The landmark work that ensued used models from population genetics to investigate the spread of culturally transmitted units. When Cultural Transmission and Evolution: A Quantitative Approach was published in 1981, it inspired new research into the correlation of patterns of genetic and cultural dispersion.

His own research into human molecular evolution for the Morrison Institute for Population and Resource Studies has investigated issues concerning the history of today’s modern humans. Feldman has, for example, conducted important demographic work on trends important to humanity’s future, including a large research program investigating the imbalance in the sex ratio in China (The Man-ning of China). In collaboration with Chinese demographers, he is computing numbers that clearly show an impending overpopulation of males, which could be disastrous.

Feldman’s specific areas of research include the evolution of complex genetic systems that can undergo both natural selection and recombination, the evolution of modern humans using models for the dynamics of molecular polymorphisms, especially DNA variants, and the evolution of learning as one interface between modern methods in artificial intelligence and models of biological processes, including communication. He is the author of more than 400 scientific papers and six books on evolution, ecology, and mathematical biology, adding significantly to the greater database over the years.

In 2003, his work received the “Paper of the Year” award for biomedical science from the prestigious medical research journal The Lancet. Feldman is now working on three books—on gene-culture coevolutionary theory, niche construction in evolutionary biology, and the sex-ratio issue in China—and also serves as academic director of Bridging the Rift, a project to develop collaborations between Israeli and Jordanian scientists.
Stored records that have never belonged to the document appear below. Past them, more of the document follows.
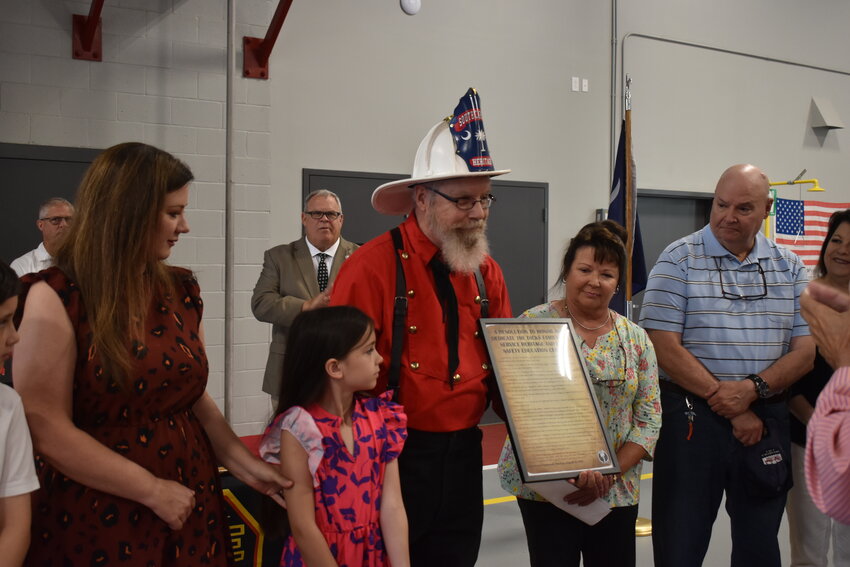 The Dicks' family was honored for their 90 years of combined service to the city's fire department. 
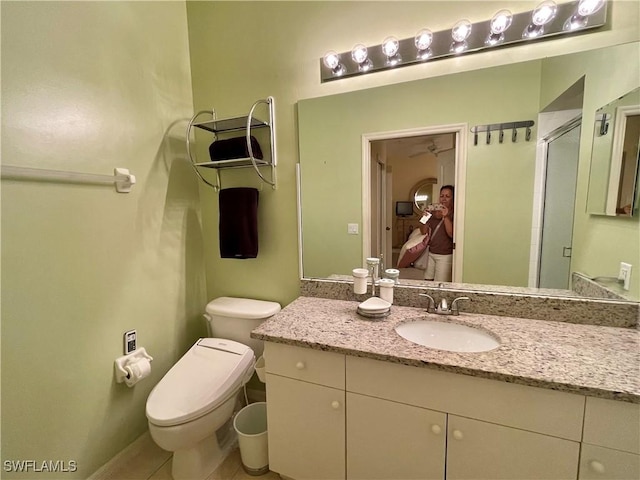 bathroom featuring tile patterned floors, toilet, vanity, and walk in shower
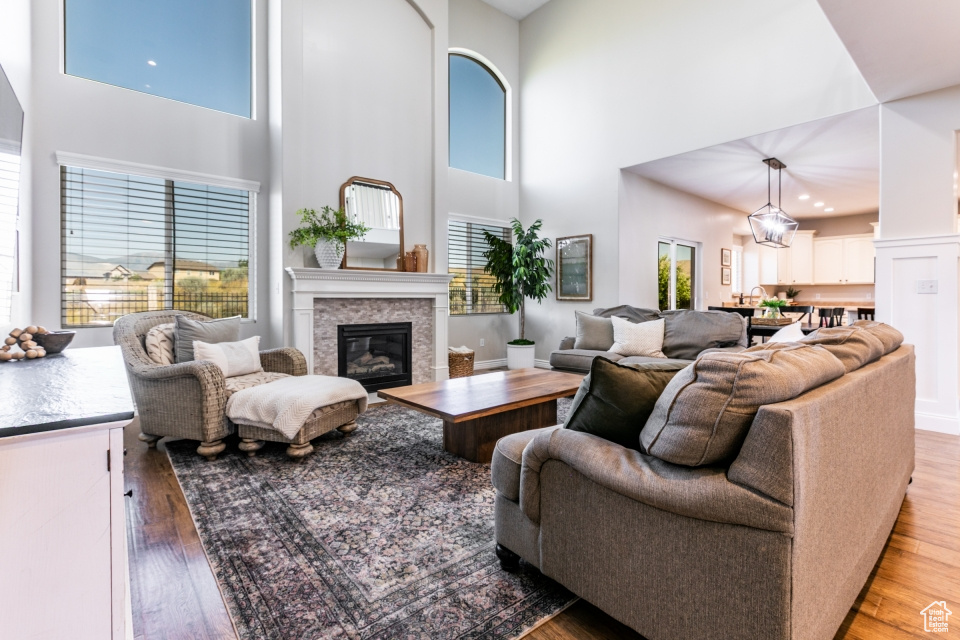 Living room with a high ceiling, a glass covered fireplace, and light wood-style flooring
In addition to his teaching, research, writing, and directing, he is managing editor of Theoretical Population Biology and associate editor of Genetics, Human Genetics, Annals of Human Genetics, Annals of Human Biology, and Complexity. He is a former editor of The American Naturalist.

Feldman is a member of the The American Society of Human Genetics and a Fellow of the American Academy of Arts & Sciences and of the California Academy of Sciences. The Hebrew University of Jerusalem has awarded him an honorary doctorate of philosophy and Beijing Normal University and Xi’an Jiaotong University have each appointed him honorary professor.